The Shire of Korumburra was a local government area located about 115 km southeast of Melbourne, the state capital of Victoria, Australia. The shire covered an area of 613.8 km2, and existed from 1891 until 1994.

==History==

Originally part of the Shire of Buln Buln, Korumburra was first incorporated as the Shire of Poowong and Jeetho on 29 May 1891. Its boundaries were initially fairly flexible, as it annexed parts of the Warragul and Woorayl Shires, settling on its final boundaries by 1912. It was renamed Korumburra on 25 October 1922.

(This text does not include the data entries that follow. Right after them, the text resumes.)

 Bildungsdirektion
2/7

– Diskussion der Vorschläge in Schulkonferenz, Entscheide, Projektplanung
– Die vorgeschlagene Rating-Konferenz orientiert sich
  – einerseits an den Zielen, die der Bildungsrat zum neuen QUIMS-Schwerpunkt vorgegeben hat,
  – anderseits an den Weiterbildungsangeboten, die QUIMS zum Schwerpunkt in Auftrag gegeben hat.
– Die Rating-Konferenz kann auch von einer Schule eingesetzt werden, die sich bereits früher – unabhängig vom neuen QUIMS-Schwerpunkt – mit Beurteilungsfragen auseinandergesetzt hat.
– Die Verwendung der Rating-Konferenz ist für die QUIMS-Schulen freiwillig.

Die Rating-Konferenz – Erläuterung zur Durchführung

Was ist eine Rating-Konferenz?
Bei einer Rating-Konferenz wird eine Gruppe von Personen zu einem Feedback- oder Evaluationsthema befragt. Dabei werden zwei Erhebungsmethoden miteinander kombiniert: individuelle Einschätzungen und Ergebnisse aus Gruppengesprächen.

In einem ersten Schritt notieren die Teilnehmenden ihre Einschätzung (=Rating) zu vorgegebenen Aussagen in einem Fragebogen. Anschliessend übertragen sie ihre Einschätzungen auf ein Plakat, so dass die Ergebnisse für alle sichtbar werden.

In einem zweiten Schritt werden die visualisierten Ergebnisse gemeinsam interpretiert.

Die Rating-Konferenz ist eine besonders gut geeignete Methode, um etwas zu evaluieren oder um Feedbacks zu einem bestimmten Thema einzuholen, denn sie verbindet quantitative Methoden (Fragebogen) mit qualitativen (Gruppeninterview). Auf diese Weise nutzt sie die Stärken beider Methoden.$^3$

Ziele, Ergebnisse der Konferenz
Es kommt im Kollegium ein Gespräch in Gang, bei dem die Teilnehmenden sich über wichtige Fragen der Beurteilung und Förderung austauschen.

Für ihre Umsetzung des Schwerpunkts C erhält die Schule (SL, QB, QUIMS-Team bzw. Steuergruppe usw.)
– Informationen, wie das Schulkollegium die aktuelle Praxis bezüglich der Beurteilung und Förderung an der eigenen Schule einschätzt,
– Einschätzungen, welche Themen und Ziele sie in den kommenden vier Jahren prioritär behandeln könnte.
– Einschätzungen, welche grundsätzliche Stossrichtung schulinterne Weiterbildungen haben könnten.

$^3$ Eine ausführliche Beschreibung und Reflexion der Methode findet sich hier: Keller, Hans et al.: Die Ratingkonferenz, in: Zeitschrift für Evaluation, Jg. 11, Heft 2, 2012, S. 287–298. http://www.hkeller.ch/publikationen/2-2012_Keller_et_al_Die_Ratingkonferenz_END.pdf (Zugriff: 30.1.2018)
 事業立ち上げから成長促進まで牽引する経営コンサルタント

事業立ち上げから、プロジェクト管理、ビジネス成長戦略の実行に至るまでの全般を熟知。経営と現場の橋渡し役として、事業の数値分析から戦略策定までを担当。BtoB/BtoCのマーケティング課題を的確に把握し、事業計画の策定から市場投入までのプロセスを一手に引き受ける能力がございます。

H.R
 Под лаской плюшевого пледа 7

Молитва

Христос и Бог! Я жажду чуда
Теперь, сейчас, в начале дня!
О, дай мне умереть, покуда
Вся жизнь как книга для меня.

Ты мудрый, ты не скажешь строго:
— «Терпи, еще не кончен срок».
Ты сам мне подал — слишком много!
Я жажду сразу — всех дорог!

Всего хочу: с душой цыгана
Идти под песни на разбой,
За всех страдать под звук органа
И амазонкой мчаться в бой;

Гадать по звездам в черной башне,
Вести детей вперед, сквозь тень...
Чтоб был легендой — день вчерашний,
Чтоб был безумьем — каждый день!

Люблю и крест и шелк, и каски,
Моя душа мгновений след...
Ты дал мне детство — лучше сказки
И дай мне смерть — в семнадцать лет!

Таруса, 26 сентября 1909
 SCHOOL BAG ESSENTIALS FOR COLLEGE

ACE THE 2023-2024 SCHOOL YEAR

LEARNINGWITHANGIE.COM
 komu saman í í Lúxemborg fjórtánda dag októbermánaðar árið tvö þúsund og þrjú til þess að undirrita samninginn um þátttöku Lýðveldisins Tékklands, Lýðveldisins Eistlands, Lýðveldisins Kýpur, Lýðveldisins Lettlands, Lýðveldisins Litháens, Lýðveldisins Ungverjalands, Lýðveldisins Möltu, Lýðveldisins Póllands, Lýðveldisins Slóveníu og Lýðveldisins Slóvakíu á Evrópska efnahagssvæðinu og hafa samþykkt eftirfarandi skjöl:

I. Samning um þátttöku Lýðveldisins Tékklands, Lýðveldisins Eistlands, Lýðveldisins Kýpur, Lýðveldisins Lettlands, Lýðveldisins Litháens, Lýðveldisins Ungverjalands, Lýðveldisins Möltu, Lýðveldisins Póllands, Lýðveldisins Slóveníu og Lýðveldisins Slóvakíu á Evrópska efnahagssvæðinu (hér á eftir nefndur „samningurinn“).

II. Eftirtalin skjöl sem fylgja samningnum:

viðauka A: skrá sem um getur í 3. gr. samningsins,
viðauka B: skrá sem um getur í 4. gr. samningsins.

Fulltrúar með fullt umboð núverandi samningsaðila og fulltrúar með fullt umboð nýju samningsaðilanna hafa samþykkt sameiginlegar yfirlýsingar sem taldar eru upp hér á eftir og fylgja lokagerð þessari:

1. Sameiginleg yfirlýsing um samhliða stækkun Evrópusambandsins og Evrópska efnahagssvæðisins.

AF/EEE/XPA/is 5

On 2 December 1994, the Shire of Korumburra was abolished, and along with the Shires of Mirboo and South Gippsland, and parts of the Shire of Woorayl, was merged into the new South Gippsland Shire. The Wattle Bank, Lance Creek and Lang Lang South districts in the west were transferred into the newly created Bass Coast Shire.

==Wards==

The Shire of Korumburra was divided into three ridings, each of which elected three councillors:
- North Riding
- Central Riding
- South Riding

==Towns and localities==
- Arawata
- Bena
- Ellerside
- Jeetho
- Jumbunna
- Kardella
- Kongwak
- Korumburra*
- Loch
- Nyora
- Outtrim
- Poowong
- Ranceby
- Strzelecki
- Whitelaw

- Council seat.

==Population==

| Year | Population |
|---|---|
| 1954 | 7,386 |
| 1958 | 7,910* |
| 1961 | 7,813 |
| 1966 | 7,349 |
| 1971 | 6,938 |
| 1976 | 6,542 |
| 1981 | 6,571 |
| 1986 | 6,894 |
| 1991 | 7,573 |

- Estimate in the 1958 Victorian Year Book.